Roedad Khan: Ides of March and Zardari's Presidency

Isn’t it a great tragedy that at a time when the nation is facing a grave crisis, the only office that matters in Pakistan is the Presidency? Democracy is in limbo, Parliament paralysed, the opposition languishes in torpid impotence, the Constitution a figment, and all civil and political institutions remain eviscerated. All power is concentrated in the hands of Mr Zardari. He is President, Supreme Commander and Chief Executive. He wields absolute power without responsibility and is accountable to none.

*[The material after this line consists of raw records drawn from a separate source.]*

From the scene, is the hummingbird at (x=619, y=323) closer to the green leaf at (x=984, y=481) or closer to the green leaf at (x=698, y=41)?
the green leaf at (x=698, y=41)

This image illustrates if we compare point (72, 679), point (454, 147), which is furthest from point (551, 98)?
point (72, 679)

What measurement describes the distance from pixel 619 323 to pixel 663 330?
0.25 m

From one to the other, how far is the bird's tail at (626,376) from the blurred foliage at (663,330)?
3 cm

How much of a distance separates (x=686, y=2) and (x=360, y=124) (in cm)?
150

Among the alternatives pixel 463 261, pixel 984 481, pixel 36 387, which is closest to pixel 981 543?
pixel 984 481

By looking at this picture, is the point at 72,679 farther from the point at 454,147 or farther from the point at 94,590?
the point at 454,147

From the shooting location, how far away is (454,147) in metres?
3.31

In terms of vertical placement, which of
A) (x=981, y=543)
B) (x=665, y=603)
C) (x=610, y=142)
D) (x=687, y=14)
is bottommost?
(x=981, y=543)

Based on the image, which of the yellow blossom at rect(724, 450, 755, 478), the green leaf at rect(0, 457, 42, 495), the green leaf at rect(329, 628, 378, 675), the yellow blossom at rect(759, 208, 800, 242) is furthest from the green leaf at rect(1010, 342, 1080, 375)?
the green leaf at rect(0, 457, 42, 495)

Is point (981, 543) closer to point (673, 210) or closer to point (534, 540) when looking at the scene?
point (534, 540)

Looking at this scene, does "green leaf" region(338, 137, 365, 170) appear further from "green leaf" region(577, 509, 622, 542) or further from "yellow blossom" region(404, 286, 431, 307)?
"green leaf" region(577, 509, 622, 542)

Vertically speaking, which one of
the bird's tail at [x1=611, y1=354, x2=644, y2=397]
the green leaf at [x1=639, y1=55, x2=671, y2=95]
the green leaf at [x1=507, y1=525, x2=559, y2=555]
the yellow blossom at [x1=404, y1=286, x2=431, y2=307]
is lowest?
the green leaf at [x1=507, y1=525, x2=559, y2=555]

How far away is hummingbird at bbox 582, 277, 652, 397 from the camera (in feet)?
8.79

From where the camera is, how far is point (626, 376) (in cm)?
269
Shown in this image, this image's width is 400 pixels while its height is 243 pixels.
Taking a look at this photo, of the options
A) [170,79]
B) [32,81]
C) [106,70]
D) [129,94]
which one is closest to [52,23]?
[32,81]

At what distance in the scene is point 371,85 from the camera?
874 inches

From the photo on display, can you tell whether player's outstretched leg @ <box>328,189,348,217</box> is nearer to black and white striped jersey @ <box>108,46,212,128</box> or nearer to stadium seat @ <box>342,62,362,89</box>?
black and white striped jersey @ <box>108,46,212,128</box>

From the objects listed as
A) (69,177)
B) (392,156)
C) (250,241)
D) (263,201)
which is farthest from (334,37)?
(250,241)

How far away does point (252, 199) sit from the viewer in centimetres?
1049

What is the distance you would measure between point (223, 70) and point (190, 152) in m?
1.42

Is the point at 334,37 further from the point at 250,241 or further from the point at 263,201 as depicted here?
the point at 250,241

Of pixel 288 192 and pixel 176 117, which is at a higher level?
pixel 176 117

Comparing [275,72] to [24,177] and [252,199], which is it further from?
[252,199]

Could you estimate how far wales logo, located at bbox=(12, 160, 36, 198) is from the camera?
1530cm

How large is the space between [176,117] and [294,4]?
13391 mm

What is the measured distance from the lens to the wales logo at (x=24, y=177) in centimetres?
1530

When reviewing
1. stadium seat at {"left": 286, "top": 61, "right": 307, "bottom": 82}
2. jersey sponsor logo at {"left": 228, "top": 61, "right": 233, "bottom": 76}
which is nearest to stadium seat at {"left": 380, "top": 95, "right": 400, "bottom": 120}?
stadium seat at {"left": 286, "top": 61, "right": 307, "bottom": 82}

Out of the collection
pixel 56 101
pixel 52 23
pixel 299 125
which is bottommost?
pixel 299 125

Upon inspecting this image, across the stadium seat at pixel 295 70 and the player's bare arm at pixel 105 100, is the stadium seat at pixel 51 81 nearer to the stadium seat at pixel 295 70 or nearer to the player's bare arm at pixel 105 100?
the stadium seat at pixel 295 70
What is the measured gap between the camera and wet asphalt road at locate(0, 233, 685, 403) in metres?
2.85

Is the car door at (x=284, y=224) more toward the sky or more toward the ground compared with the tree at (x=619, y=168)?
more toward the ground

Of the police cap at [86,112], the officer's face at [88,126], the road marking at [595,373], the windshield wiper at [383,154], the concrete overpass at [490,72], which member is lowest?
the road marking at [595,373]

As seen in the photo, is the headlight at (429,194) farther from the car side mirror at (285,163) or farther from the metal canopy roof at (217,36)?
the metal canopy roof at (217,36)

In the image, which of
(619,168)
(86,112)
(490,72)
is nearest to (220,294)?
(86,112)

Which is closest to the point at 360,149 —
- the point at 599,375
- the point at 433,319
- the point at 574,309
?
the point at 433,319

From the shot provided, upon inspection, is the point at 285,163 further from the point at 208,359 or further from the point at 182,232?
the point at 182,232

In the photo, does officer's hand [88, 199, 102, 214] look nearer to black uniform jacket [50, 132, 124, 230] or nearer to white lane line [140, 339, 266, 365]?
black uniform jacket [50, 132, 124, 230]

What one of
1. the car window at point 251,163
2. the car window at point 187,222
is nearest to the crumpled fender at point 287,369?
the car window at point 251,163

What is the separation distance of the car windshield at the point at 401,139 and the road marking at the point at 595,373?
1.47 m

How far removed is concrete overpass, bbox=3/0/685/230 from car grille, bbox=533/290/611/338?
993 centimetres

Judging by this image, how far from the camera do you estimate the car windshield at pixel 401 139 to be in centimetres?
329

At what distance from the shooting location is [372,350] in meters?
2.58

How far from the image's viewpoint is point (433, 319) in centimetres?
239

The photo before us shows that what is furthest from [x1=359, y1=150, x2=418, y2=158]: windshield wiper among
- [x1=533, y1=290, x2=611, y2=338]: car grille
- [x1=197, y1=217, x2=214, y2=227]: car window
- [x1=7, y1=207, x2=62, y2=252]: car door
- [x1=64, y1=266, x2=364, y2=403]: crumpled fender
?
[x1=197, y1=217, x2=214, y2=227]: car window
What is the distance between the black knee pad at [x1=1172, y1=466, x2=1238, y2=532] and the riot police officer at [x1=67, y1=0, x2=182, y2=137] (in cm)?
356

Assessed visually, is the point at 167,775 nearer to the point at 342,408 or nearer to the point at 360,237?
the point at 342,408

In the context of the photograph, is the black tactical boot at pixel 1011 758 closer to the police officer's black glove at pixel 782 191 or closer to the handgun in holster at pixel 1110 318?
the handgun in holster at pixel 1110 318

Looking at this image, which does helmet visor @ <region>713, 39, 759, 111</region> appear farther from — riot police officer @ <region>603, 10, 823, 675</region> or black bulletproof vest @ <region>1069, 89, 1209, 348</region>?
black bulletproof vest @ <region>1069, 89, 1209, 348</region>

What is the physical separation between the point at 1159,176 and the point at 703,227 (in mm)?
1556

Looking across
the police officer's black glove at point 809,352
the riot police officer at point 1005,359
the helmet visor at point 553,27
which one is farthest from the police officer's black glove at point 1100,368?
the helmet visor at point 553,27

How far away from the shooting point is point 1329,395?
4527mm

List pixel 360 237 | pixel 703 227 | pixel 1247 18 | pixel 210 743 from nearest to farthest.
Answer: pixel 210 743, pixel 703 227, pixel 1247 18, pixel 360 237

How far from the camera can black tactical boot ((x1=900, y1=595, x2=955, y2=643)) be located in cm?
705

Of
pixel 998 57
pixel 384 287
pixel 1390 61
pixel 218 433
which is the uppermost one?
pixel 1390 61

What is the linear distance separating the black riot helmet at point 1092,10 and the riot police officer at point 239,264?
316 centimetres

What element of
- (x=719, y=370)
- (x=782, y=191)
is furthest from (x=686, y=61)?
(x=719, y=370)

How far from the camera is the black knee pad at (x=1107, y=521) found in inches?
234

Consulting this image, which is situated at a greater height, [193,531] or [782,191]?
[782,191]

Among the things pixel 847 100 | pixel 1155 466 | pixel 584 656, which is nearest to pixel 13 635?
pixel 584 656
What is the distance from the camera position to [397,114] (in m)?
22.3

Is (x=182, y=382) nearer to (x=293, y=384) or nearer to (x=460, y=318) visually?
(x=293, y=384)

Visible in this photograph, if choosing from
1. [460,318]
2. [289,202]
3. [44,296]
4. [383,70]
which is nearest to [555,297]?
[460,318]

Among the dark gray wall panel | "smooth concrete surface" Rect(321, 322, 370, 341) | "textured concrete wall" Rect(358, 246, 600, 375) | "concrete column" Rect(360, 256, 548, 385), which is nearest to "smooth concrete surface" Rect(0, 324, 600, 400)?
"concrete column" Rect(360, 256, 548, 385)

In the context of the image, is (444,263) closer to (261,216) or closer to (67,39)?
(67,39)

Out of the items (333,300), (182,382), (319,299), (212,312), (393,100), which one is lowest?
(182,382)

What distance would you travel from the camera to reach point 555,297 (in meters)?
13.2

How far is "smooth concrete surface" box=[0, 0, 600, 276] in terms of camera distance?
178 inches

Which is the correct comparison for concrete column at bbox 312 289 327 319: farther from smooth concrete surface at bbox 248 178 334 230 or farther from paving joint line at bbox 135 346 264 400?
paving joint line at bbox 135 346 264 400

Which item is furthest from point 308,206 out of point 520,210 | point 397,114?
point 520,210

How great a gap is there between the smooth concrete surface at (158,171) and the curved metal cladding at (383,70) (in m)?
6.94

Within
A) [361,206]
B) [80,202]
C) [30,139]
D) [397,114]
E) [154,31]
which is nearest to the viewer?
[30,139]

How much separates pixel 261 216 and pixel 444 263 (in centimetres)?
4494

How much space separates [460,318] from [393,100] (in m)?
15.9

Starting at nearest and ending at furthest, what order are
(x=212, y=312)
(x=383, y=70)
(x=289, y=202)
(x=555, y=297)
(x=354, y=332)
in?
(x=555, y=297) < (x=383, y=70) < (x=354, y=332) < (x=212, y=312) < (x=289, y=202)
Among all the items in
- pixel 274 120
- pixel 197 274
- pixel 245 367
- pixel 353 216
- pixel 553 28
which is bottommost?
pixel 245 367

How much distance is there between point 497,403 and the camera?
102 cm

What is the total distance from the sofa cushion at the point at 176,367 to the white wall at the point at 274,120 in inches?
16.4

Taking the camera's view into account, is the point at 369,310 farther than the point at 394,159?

Today there is no such thing as law and order anywhere in Pakistan. When the administrative machinery breaks down (as it has in Pakistan), law and order is the first casualty. As someone said: “When respect for law and authority declines, the devil of force leaps into its place as the only possible substitute, and in the struggles that ensues every standard of conduct and decency is progressively discarded. Men begin by being realists and end by being Satanists. Sometimes synthesis takes place from within; sometimes it is imposed from without. If the original breakdown of authority is caused by a ferment of ideas, a genuine revolution like the French may result. If it is simply due to the decrepitude of authority, the solution is the substitution of a fresh authority, but whether that substitute is external or internal depends upon local circumstances.” This is the grim situation we face in Pakistan today.

Politics, no less than nature, abhors a vacuum. Perhaps this is one of those moments when a mass movement led by civil society might wrest the initiative from the established political authorities and impose its own agenda on the nation. Who might lead such a movement? Extraordinary times generate extraordinary candidates, and in extraordinary profusion. One thing is clear. The mysterious patience of our people in the face of adversity is showing signs of rubbing thin. The tectonic plates are shifting. Power is evanescent. It can come in a rush, but it also tends to evaporate overnight. These are the cycles of history. Beware the ides of March!